Griffith contends that the present case is controlled by Philips Audio &c. Corp. v. Bateman, 160 Ga. App. 12 (285 SE2d 747) (1981), in which we held that the "[l]aw of this State does not allow a plaintiff fully to settle with (release) one joint obligor and agree not to enforce a judgment against him, while reserving a right to pursue others." However, the Supreme Court has held that "[w]here the right to sue has been reserved and the plaintiff has not received full *200 satisfaction, the agreement will be construed to be a covenant not to sue because of the manifest intent of the parties." Weems v. Freeman, 234 Ga. 575, 576 (216 SE2d 774) (1975).
Although the agreement referred to in Weems was ultimately held to be an agreement never to enforce a judgment, which had the effect of releasing a joint obligor who was not a party to the agreement, this court has distinguished that result in a case factually similar in material respects to the case before us. In Revis v. Forsyth County Hosp.

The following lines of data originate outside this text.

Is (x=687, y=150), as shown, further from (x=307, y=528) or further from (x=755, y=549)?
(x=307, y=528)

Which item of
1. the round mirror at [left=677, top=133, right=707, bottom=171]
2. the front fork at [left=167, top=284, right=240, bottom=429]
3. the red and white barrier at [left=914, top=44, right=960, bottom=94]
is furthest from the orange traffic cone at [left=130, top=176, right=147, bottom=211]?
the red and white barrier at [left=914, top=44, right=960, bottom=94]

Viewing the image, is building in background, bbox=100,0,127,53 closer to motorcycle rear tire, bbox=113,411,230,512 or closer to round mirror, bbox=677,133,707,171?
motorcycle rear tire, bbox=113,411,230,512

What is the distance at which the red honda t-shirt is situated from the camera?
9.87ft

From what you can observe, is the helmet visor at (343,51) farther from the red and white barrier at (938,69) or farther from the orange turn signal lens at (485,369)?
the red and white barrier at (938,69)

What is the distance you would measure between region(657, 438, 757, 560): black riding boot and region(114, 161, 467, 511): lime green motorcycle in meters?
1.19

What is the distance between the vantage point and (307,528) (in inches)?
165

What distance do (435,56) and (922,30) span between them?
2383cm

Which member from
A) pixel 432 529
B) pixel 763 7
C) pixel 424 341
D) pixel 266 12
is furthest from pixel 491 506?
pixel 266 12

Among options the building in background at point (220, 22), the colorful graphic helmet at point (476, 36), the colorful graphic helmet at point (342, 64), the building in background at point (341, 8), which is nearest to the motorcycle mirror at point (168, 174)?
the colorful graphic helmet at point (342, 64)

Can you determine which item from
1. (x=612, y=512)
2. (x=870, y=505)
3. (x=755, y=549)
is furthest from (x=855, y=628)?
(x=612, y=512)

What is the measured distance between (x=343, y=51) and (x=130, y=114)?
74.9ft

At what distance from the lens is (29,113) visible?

Auth., supra at 368, we held as follows: "OCGA § 9-13-74 . . . provides: `An agreement for a valuable consideration never to enforce a judgment or execution shall release the judgment or execution.' . . . The use of the word `never' indicates an intent to encompass the entirety of the judgment as applied to everyone against whom it could be enforced. The language of the statute therefore does not address a situation in which a judgment could be enforced jointly or severally against more than one party and the covenant not to enforce involves fewer than all of those parties."
The defendants in the case before us did not receive full satisfaction of their judgment as a result of their agreement with Althoff, and although the agreement was denominated a release, the parties clearly intended that it would not preclude the defendants from enforcing the judgment against Griffith. It follows that the agreement must be considered merely a covenant not to enforce the judgment against Althoff rather than a release. Consequently, the trial court erred in granting summary judgment to Griffith.
2. With respect to Griffith's contention in his cross-appeal that the judgment was void due to the defendants' failure to obtain judicial confirmation of the foreclosure sale, the facts of record are, in material respects, identical to those in Taylor v. Thompson, 158 Ga. App. 671, 673 (282 SE2d 157) (1981). In that case we held that "[w]hen a creditor who holds a promissory note secured by a deed to secure debt containing a power of sale sues on the note and obtains a money judgment and thereafter elects to exercise the power of sale in the deed to secure debt, and the proceeds of such sale are not sufficient to satisfy the judgment, he is not required to comply with [OCGA § 44-14-161] before attempting to enforce further his judgment." Because the foreclosure sale at issue in this case occurred after the default judgment had been entered, the failure to obtain confirmation of the sale does not affect the validity or enforceability of the judgment with respect to any amounts which may remain due thereunder.
3. We have carefully examined Griffith's contentions concerning service of process and find them to be without merit.
Judgment affirmed in part and reversed in part. McMurray, P. J., and Benham, J., concur.